Es sind übrigens gerade die erfolgreichsten Manager, die sich nie allein auf ihre Karriere als Glücksquelle verlassen, sondern trotz zeitraubender Jobs Hobbys und Interessen pflegen. Jürgen Großmann etwa, der RWE-Chef, ist begeisterter Besitzer eines Restaurants in Osnabrück und steht dort oft selbst am Herd.
Auch die Weitergabe von Weltkenntnis und Wissen befriedigt. Mancher Manager wendet sich - wenn, so zynisch das klingt, die Ehe noch hält - in den mittleren Jahren mit neuem Elan dem eigenen Nachwuchs zu, dessen Kindergartenjahre er verpasst hat. Die ganz Mutigen verhandeln mit ihrem Unternehmen über flexiblere Arbeitszeiten oder ein paar Urlaubstage mehr, um die Familie öfter zu sehen.
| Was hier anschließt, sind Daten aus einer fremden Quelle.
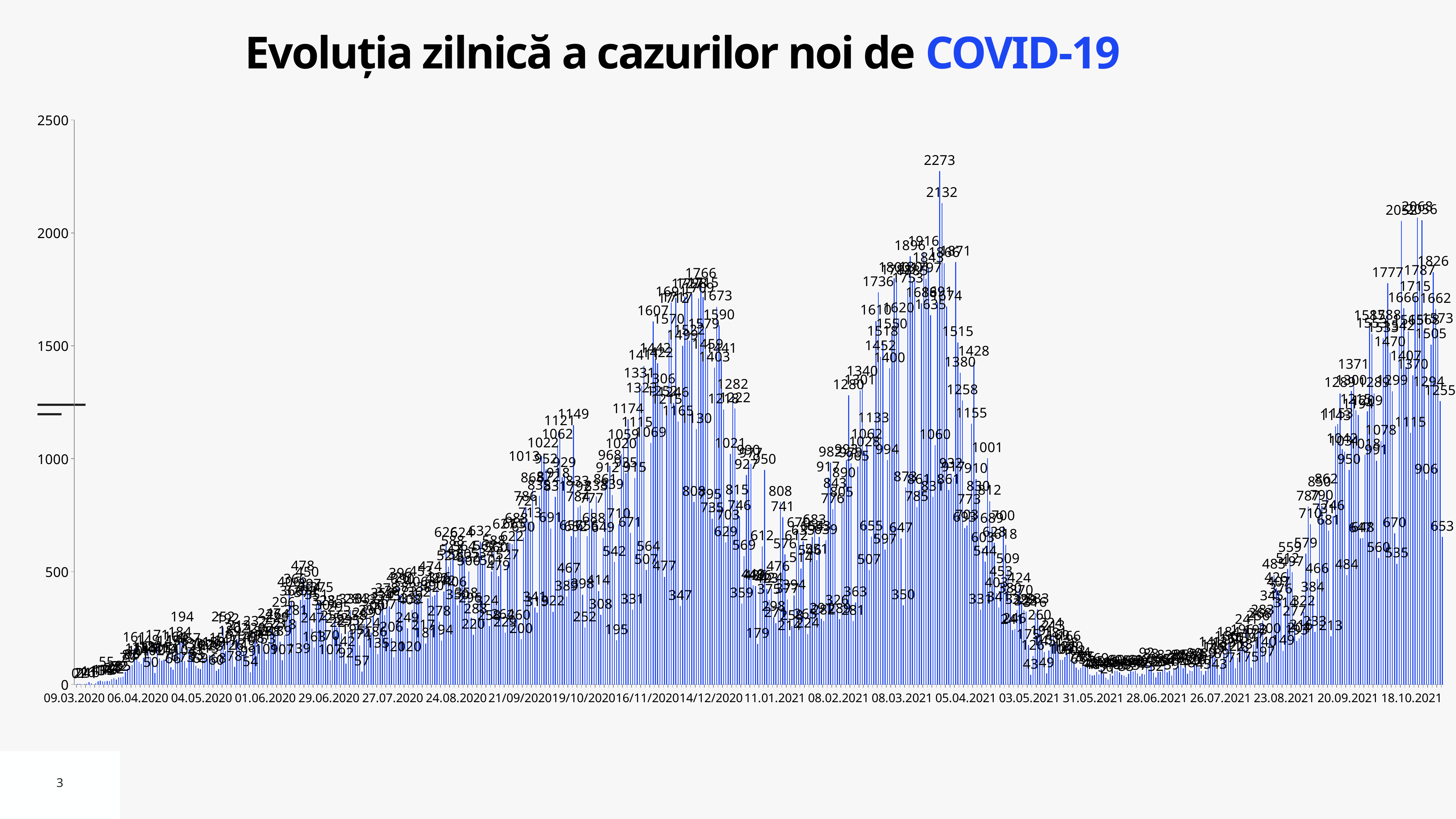
Is the highest bar near 18.10.2021 greater or less than 2000? greater What is the difference between the two highest labeled values, 2273 and 2132? 141 What is the difference between the peak value 2273 and the December 2020 peak value 1766? 507 Near which x-axis date label does the highest bar (2273) occur? 05.04.2021 Which is larger: the peak of the wave around 05.04.2021 (2273) or the peak of the wave around 14/12/2020 (1766)? 2273 (around 05.04.2021) What is the highest value shown on the y axis? 2500 Do the values rise or fall along the x axis between 26.07.2021 and 18.10.2021? rise What kind of chart is shown on the slide? bar chart Is the highest bar near 14/12/2020 greater or less than 2000? less What is the title of the chart? Evoluția zilnică a cazurilor noi de COVID-19 What is the highest value labeled on the chart? 2273 Are the bars near 31.05.2021 greater or less than 500? less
Wieder andere, darunter viele Spitzenkräfte, betätigen sich als Hochschullehrer. Aus Imagegründen, sicher. Aber eben auch, um etwas Sinnvolles zu tun und nachfolgenden Generationen etwas zu hinterlassen.
Ob Pläne wie diese auch in Managern reifen, die im "Lanserhof" bei Gemüsesuppe und Wasser die schneebedeckte Nordkette des Karwendel-Gebirges betrachten? Gut möglich. Würden sie sich sonst auf den weiten Weg ins österreichische Bergland machen, um Andreas Wieser seine Lebensphilosophie abzulauschen? Denn recht hat der Mann ja. Geld und Erfolg allein stellen nicht mehr zufrieden, wenn die Karriere in die Jahre kommt. Auf die "Happiness-Energie" kommt es an.